Aim 1
Please lay out the records as a Markdown table with the columns Row and Line, covering everything from the line containing "How distant are (144,171) and (221,46)?" down to the end of the records, both included, and leaving out blank lines.

Extract
+ + + + + + +

Last Friday, the EPA released its decision on 2016-2024 SREs (small refinery exemptions) under the RFS. The EPA awarded 63 full SREs and 77 partial (50%) exemptions. The total for the 140 awarded exemptions was 5.34 billion gallons, a large amount by any standard. Here are some thoughts about the decisions:

  1. The first question faced by the EPA was how many SREs to award.  I previously computed that there could be around 1.4 billion RIN gallons of SREs per year over 2016-2023.  This would mean the total could have been as large as 12 billion gallons.  That is a massive number given that the total RVO in recent years has been around 20 billion gallons.  The new EPA Administrator, Lee Zeldin, expressed a clear preference for clearing the decks of all these old SRE petitions.  What direction would the EPA go?  Would it follow Trump 1.0 and award all of them, or would it follow the Biden Admin and award zero?  The answer is that the EPA followed a “split the baby” strategy.   The EPA used a combination of partial 50% SREs and petition denials to whittle the SRE total down to 5.34 billion gallons, still a large number, but not nearly as large as it could have been.
  2. It is rather curious that 25 out of 29 petitions were awarded full SREs for 2019, but then, suddenly starting in 2020 partial exemptions became the norm.   Out of the 134 SRE petitions over 2020-2024, only 38 were given full awards.  Hmmm.  It seems that something suddenly changed in the DOE scoring for SREs.  I suspect that there will be legal action on this front, which helps explain why nearly a quarter of the EPA decision document deals with awarding partial 50% waivers.
  3. Having decided on the number of SREs to award, the EPA faced the momentous decision of how to provide relief for the 2016-2022 SREs. Small refiners had already complied for these years and retired RINs that were consistent with their obligations. The small refiners made it very clear that they expected the EPA to not only return their RINs, but also convert the vintage of the RINs to the current year.  For example, consider the award of a 2019 SRE.  The small refiner already complied for 2019 using either 2018 or 2019 RINs.  If the EPA returned the 2018 and 2019 RINs to the refiner as relief for the SREs, this would not have any value because the RINs had already expired under the RFS rules.  The alternative is for the EPA to convert the vintage year of the 2018 and 2019 RINs to 2025, a process in the trade known as the creation of “zombie” RINs.  But the EPA said “no cigar” on this to the small refiners. They will be getting back their RINs with the original vintage years, which have all expired and are worthless today. So, SREs for 2016-2022 are simply paper transactions with no economic value.

+ + + + + + +

Dataset records
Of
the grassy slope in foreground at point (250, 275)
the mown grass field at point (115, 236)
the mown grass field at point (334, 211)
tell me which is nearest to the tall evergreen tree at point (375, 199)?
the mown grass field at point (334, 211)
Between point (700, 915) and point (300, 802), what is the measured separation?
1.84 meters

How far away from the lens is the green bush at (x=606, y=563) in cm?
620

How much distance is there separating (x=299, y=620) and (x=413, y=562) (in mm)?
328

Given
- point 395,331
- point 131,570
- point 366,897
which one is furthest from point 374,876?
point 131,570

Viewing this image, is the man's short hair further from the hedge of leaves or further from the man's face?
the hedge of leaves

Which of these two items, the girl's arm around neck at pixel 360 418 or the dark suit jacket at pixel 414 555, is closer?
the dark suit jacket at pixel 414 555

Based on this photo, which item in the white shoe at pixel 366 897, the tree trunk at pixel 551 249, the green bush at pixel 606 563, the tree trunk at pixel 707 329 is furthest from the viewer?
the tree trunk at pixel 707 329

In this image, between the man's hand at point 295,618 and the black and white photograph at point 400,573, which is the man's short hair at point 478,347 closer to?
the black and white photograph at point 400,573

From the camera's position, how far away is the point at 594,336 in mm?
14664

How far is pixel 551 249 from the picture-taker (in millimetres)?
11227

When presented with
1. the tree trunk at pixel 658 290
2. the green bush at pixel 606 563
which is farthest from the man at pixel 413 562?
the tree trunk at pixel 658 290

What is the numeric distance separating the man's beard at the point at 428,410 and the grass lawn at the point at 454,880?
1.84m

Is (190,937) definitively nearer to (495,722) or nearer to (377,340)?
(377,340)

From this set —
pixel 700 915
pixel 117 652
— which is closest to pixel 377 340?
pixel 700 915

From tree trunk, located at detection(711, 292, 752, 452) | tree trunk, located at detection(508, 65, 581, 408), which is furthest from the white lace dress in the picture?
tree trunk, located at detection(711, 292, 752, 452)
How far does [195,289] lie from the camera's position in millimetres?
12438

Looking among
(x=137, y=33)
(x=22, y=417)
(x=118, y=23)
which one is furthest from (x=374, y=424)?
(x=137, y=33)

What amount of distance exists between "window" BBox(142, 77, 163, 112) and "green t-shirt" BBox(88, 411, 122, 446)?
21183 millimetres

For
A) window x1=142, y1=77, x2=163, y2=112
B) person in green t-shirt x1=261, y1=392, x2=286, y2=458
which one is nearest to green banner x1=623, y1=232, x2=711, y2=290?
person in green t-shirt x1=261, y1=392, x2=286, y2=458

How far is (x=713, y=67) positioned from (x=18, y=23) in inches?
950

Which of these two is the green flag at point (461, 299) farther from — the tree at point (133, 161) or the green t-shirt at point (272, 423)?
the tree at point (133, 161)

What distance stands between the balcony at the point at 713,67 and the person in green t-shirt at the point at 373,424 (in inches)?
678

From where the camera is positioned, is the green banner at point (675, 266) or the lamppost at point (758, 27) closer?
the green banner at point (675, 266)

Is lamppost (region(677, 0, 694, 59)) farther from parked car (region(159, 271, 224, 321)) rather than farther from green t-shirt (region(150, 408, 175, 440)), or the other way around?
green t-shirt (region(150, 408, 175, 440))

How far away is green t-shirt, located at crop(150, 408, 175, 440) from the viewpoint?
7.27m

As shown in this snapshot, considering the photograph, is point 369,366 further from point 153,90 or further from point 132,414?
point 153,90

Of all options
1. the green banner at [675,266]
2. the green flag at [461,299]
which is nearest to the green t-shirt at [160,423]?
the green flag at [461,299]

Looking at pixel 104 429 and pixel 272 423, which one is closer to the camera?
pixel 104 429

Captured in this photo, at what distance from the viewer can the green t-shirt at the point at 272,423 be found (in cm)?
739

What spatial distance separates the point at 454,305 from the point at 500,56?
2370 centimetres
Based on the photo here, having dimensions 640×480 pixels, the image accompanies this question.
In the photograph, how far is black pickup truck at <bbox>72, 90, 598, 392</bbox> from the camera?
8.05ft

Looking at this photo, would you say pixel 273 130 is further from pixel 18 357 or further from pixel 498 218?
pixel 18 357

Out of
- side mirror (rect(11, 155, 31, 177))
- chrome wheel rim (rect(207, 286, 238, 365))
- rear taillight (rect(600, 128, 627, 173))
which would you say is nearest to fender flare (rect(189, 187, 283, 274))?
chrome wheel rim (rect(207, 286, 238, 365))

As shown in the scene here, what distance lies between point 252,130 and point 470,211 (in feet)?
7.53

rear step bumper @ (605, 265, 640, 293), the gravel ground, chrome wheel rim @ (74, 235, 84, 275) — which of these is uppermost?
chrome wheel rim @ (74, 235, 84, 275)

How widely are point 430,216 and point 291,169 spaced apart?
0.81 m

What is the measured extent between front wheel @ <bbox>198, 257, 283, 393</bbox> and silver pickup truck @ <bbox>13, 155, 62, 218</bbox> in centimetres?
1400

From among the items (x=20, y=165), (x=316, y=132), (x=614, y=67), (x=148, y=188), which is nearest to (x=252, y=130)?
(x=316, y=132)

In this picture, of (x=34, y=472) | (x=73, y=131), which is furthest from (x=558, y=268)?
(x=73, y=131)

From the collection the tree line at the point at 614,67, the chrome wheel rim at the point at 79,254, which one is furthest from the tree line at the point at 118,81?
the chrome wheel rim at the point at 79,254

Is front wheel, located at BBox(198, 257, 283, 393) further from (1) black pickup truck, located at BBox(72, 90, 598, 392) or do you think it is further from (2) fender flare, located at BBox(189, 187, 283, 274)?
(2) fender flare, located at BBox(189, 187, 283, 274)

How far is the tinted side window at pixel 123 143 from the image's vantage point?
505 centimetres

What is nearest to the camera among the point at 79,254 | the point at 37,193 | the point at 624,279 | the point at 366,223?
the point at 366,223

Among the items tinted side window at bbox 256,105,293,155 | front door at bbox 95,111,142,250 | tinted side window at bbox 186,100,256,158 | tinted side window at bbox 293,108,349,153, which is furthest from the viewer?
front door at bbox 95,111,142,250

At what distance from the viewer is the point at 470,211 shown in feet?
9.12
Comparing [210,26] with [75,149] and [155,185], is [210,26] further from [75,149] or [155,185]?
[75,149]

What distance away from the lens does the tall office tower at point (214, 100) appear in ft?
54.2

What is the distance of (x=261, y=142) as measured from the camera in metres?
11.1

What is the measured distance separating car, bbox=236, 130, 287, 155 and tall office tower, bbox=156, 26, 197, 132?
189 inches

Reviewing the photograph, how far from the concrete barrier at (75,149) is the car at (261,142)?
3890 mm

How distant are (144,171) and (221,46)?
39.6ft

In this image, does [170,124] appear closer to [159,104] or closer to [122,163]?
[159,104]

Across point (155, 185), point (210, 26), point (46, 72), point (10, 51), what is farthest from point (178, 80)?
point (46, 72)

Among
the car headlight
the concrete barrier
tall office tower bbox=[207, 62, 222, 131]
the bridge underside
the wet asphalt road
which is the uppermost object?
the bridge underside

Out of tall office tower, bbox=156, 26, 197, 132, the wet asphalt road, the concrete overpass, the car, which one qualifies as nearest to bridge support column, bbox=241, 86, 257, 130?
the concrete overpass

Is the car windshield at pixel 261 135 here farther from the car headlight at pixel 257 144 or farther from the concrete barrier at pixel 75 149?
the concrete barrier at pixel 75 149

+ + + + + + +

Aim 2
Answer these questions from the small refinery exemptions text:
(a) How many full exemptions did the EPA award?
(b) Who is named as the new EPA Administrator?
(c) How many of the 29 petitions for 2019 were awarded full exemptions?

Complete response 1
| Row | Line |
|---|---|
| 1 | How distant are (144,171) and (221,46)? |
| 2 | 39.6ft |
| 3 | In this image, does [170,124] appear closer to [159,104] or closer to [122,163]? |
| 4 | [159,104] |
| 5 | Across point (155, 185), point (210, 26), point (46, 72), point (10, 51), what is farthest from point (178, 80)? |
| 6 | point (46, 72) |
| 7 | Among |
| 8 | the car headlight |
| 9 | the concrete barrier |
| 10 | tall office tower bbox=[207, 62, 222, 131] |
| 11 | the bridge underside |
| 12 | the wet asphalt road |
| 13 | which is the uppermost object? |
| 14 | the bridge underside |
| 15 | Out of tall office tower, bbox=156, 26, 197, 132, the wet asphalt road, the concrete overpass, the car, which one qualifies as nearest to bridge support column, bbox=241, 86, 257, 130? |
| 16 | the concrete overpass |
| 17 | Is the car windshield at pixel 261 135 here farther from the car headlight at pixel 257 144 or farther from the concrete barrier at pixel 75 149? |
| 18 | the concrete barrier at pixel 75 149 |

Complete response 2
(a) 63
(b) Lee Zeldin
(c) 25